The Testimony of the Spirit (56b-9) – “It is the Spirit who testifies, because the Spirit is the truth. 5:7 For there are three that testify: 5:8 the Spirit and the water and the blood; and the three are in agreement. . . ”  The doctrine of the “internal testimony of the Holy Spirit” is supported throughout the epistle. The Spirit “testifies” with the “water and blood” and this is the testimony of God. These “three” testify of the same truth that the man Jesus of Nazareth is the divine Son of God. The Spirit always testifies according to the Word because He is “the truth” (6b).
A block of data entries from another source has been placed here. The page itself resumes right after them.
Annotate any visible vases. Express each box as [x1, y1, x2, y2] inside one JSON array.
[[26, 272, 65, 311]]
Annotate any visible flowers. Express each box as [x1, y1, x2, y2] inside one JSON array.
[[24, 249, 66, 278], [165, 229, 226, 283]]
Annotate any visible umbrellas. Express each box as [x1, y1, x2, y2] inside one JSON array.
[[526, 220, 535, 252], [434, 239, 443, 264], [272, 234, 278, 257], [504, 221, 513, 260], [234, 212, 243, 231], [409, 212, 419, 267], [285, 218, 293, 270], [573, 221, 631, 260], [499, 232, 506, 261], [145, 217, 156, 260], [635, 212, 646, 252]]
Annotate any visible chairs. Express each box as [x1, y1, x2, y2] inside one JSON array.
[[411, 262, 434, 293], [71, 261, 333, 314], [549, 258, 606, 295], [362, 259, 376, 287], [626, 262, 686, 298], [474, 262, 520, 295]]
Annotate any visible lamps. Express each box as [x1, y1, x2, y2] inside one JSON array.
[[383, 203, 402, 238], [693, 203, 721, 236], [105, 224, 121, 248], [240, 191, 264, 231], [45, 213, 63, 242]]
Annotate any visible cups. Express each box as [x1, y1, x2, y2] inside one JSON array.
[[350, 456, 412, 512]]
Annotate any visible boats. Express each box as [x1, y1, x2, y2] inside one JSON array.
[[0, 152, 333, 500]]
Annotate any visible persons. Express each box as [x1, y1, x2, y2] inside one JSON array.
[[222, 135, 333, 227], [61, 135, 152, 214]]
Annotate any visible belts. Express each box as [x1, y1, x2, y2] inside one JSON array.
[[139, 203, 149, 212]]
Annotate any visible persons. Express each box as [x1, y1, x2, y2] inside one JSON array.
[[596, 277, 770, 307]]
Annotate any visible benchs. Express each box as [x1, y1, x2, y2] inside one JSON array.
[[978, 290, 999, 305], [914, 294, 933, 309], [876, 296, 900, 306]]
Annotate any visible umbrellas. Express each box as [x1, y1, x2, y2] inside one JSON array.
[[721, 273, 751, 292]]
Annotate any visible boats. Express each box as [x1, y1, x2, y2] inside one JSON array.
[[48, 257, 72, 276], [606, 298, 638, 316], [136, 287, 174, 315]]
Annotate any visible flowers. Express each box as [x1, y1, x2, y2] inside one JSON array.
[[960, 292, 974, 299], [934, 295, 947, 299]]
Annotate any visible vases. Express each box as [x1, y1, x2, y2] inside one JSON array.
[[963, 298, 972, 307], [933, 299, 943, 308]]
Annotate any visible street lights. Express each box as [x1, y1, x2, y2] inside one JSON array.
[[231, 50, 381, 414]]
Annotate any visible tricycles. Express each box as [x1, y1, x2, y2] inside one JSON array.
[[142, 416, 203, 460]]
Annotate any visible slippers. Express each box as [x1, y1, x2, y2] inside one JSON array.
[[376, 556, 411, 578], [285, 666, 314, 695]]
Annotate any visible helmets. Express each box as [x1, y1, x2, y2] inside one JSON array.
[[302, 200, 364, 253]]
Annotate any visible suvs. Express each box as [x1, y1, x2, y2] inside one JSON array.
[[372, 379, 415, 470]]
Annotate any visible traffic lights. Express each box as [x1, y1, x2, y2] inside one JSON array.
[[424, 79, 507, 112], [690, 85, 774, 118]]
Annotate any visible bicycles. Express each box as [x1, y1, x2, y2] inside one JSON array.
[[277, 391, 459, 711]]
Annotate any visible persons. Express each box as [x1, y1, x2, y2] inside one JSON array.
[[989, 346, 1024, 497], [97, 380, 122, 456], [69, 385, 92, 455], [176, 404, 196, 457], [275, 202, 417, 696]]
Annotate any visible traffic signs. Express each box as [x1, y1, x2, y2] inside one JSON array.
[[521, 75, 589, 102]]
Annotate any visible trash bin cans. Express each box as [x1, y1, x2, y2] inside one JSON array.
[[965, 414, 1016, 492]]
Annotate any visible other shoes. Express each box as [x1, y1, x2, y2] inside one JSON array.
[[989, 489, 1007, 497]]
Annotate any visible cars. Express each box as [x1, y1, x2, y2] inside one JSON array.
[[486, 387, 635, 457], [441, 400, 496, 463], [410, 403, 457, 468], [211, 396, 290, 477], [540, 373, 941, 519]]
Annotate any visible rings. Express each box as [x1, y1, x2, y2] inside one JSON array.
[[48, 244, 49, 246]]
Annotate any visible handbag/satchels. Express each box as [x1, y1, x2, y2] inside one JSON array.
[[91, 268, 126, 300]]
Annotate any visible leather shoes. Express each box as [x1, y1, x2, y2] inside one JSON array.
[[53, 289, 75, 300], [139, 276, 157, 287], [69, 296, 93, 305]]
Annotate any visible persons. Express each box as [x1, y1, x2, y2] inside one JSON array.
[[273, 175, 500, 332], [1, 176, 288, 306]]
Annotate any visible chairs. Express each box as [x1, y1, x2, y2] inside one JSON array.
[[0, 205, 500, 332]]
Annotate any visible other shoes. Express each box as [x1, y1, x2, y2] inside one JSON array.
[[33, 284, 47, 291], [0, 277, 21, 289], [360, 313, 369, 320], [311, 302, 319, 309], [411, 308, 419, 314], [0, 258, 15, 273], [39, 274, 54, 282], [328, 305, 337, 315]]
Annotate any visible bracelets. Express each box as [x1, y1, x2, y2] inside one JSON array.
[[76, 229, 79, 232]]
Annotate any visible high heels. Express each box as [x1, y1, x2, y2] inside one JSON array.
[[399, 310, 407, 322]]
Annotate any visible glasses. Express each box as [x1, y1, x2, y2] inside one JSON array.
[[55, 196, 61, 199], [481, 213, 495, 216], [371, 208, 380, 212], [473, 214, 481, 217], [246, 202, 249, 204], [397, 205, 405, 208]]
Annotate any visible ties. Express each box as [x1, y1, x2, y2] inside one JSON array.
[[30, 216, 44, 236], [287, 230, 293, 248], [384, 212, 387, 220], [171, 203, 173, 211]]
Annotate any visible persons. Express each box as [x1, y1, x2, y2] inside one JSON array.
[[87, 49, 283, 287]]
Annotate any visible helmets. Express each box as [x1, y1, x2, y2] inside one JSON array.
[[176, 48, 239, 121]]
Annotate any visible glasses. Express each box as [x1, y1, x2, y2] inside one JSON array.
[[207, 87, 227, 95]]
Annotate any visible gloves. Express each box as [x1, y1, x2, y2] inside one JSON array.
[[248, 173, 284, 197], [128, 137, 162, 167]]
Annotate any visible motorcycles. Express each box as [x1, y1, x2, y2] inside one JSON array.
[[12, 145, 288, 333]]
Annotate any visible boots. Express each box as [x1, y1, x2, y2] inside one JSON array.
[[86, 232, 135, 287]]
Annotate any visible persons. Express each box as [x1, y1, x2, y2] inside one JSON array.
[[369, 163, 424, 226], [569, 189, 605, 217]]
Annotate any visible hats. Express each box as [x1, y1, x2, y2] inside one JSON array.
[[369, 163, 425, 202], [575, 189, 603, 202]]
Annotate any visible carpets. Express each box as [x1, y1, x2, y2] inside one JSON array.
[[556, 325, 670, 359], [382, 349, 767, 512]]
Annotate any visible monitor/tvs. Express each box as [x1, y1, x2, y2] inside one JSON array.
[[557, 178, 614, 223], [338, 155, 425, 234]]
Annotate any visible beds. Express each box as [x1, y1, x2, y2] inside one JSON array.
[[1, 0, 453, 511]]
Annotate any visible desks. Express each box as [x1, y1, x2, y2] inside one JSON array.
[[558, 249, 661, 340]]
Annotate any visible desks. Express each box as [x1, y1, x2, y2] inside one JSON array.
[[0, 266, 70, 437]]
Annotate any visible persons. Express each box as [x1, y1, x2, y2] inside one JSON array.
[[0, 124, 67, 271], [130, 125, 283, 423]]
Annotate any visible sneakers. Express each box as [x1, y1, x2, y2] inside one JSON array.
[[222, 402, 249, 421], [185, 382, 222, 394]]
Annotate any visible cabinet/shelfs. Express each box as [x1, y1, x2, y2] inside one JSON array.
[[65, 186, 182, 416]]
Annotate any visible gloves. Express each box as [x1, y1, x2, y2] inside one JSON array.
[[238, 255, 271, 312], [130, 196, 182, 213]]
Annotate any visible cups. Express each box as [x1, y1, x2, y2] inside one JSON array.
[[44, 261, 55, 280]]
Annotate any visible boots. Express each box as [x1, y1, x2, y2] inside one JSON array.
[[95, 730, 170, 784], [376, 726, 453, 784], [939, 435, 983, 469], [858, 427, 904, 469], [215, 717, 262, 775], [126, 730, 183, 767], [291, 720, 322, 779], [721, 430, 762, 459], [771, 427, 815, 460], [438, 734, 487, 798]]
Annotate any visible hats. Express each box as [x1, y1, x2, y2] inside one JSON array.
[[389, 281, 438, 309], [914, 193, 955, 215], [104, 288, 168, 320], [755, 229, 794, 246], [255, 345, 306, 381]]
Note: The King James has additional words in v7, not found in the earliest and best Greek texts, “For there are three that bear record in heaven, the Father, the Word, and the Holy Ghost: and these three are one” (5:7). While this would be a great proof text for the Trinity, it is not necessary to John’s Trinitarian theology (which we saw in the last passage) and probably was not part of the original.

The Testimony within the Believer (5:10-12) – “The one who believes in the Son of God has the testimony in himself . . . 5:12 He who has the Son has the life; he who does not have the Son of God does not have the life.” The concluding verses in the section make clear the same message that has been repeated throughout the epistle yet with an added component of assurance. Despite the claims of false teachers who claim to abide in the Father, have “life,” the “spirit” and the “anointing,” a believer in Jesus has “the testimony in himself” (5:10). The function of the Spirit bearing witness within a Christian is to assure the believer that he has the Son. Those who have the Son have eternal life and those who do not have Jesus do not have eternal life (5:12).